The Seguleh as actors have little agency, however. They suffer the same trappings of the Darujhistan natives and are caught within a mode of operation that they themselves question while blindly following it. This is one of the few novels with what feels like an unwavering evil opponent. There’s little curiosity beyond domination and nothing in the way of a gray area for motives. This wouldn’t be notable but for the fact that Malazan novels rarely feature such transparent characters. On a while, the resident bad guy feels remarkably bungled and simplistic.
There’s a host of subplots throughout the book — again, this is a Malazan novel — and portions of it are frustratingly difficult to parse. Orb Sceptre Throne is a clear step up from the rather lackluster effort of Stonewielder but not as strong as Esslemont’s first novel Return of the Crimson Guard.
After finishing the novel, I was struck by what seems to be such a unique application of magic throughout the Malazan books that both Erikson and Esslemont have written. The presence of magic and magic users is pretty mundane. They range from parlor tricks to some of the most powerful individuals in the entirety of the book. What feels so unique to the presence of magic is the constant personification of magic. The warrens are part of the god K’rul. Each warren has it’s own nature which is often reflected through the nature of it’s titular ruler.
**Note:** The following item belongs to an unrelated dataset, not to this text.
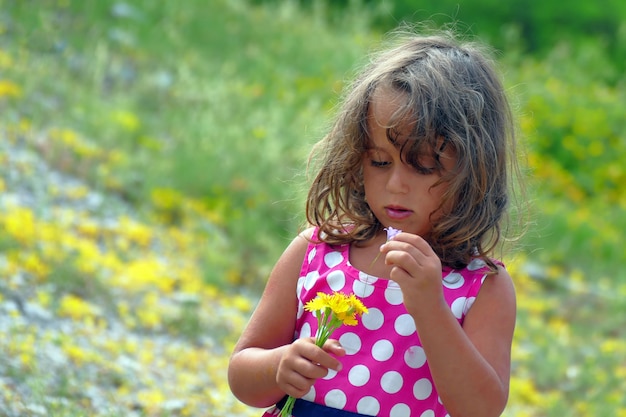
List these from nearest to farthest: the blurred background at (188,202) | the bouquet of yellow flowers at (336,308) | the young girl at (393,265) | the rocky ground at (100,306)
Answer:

And yet, it is used rather sparingly. Rarely is there a pitched battle of magic users certainly none so apparent as in Gardens of the Moon. Magic is always there — always present — but it remains a complement to the deep character profiles that Erikson and Esslemont craft in contrast to other writers where the magic system is an end unto itself for the book. It’s another example of Malazan being a narrative craft that remains a step above other novels.